Léonie 1 knows only of herself; Léonie 2 of herself and of Léonie 1; Léonie 3 knows of herself and of both the others. Léonie 1 has a visual consciousness; Léonie 2 has one both visual and auditory; in Léonie 3 it is at once visual, auditory, and tactile. Professor Janet thought at first that he was Léonie 3’s discoverer. But she told him that she had been frequently in that condition before. Dr. Perrier, a former magnetizer, had hit upon her just as M. Janet had, in seeking by means of passes to deepen the sleep of Léonie 2. “This resurrection of a somnambulic personage, who had been extinct for twenty years, is curious enough; and in speaking to Léonie 3 I naturally now adopt the name of Léonore, which was given her by her first master.”

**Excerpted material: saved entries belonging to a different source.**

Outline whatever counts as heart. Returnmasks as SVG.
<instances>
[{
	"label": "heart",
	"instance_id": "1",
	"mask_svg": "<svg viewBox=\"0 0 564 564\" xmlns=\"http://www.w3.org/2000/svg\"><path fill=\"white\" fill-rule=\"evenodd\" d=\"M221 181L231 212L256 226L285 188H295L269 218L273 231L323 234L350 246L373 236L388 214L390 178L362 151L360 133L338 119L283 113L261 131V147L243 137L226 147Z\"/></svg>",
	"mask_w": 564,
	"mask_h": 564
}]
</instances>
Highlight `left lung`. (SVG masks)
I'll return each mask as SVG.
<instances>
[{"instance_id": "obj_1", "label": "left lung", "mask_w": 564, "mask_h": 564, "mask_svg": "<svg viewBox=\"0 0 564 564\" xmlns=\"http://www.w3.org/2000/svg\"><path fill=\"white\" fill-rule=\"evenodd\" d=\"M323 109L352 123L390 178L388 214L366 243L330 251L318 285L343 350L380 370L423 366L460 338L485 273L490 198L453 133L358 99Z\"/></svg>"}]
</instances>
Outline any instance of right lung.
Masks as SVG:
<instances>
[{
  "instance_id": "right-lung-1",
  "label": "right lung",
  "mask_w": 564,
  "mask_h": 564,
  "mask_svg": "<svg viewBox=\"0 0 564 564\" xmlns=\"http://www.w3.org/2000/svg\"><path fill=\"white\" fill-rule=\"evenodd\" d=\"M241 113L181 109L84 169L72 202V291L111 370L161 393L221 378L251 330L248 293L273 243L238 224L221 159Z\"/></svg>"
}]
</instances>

The reader easily sees what surprises the trance-state may prepare, not only for the subject but for the operator. For the subject the surprises are often inconvenient enough, especially when the trance comes and goes spontaneously. Thus Léonie 1 is overwhelmed with embarrassment when, in the street, Léonie 2’s gentlemen-friends (who are not hers) accost her. Léonie 2 spontaneously writes letters, which Léonie 1, not understanding, destroys when she finds them. Léonie 2 proceeds to thereupon hide them in a photograph album, into which she knows Léonie 1 will never look, because it contains the portrait of her former magnetizer, the sight of whom may put her to sleep again, which she dislikes. Léonie 1 finds herself in places known only to Léonie 2, to which the latter has led her, and then taken flight, etc. One sees the possibility of a new kind of “Comedy of Errors,” to which it would take the skill of a Parisian vaudevilliste to do justice.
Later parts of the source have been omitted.